In this respect, it is necessary to refer to new Article 1105§3 of the French Civil Code that stipulates that “General rules are applied subject to particular rules”. The Report to the President of the [French] Republic that was annexed to the Ordinance (Official Journal of February 11, 2016, text n°25) added the following clarification in relation to said Article: “[….] the general rules laid down by the Ordinance shall be set aside in particular wherever it will be impossible to apply them concurrently with some of the rules enacted by the [French] Civil Code to regulate special contracts, or those resulting from other Codes such as the [French] Commercial Code of the [French] Consumer Code”.

Today, legal writers have different opinions on what position should be adopted. Some consider that the new general contract law, including new Article 1161 of the FCC, must apply insofar as corporate law is silent on this point; this analysis is supported by the objective of protection pursued by said Article. On the other hand, some legal writers consider that the corporate law rules should apply as “the silence of the law on specific points must be interpreted as a deliberate intention not to impose rules” (BRDA 9/2016).

As no clear position is being taken on this issue, corporate officers must be cautious.

In practice, if there are several legal representatives, the difficulty can be circumvented by having the contract signed by the legal representative who has no legal interest therein.

If there is only one legal representative, the latter must either obtain a posteriori the ratification of the contract by the shareholders – with the risk that such ratification be denied – or obtain the prior authorization of said shareholders – which can be burdensome if such authorization is to be granted on a case-by-case basis.
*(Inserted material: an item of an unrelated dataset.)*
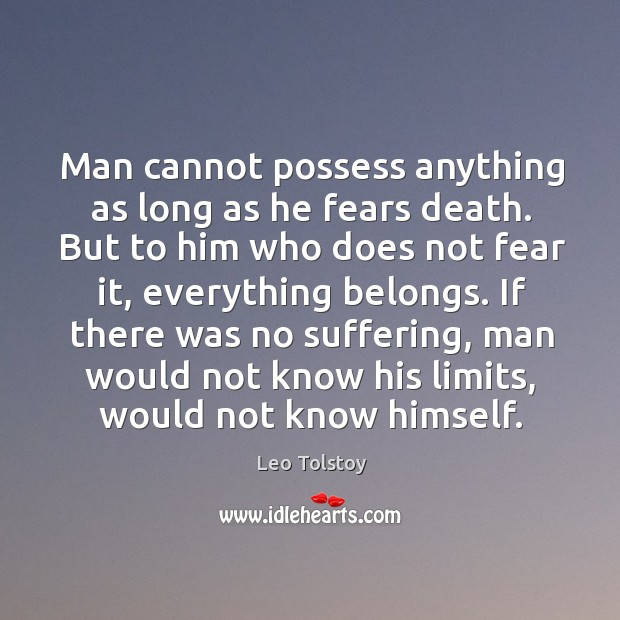 Image, Man cannot possess anything as long as he fears death. But to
Since new Article 1161 of the FCC does not specify whether this authorization is subject to certain formalities, some legal writers are considering the possibility of adopting a general resolution authorizing legal representatives to sign agreements likely to be declared void under said Article. Others suggest that the by-laws should include a specific mention authorizing the shareholders or any other corporate bodies that appoint the legal representative to exempt the latter from the limitations set forth by new Article 1161 of the FCC.

Yet, all those who have so far commented on this Article agree that extreme caution should be exercised so long as French courts have not uphold the general authorization and/or exemption schemes that may be put in place.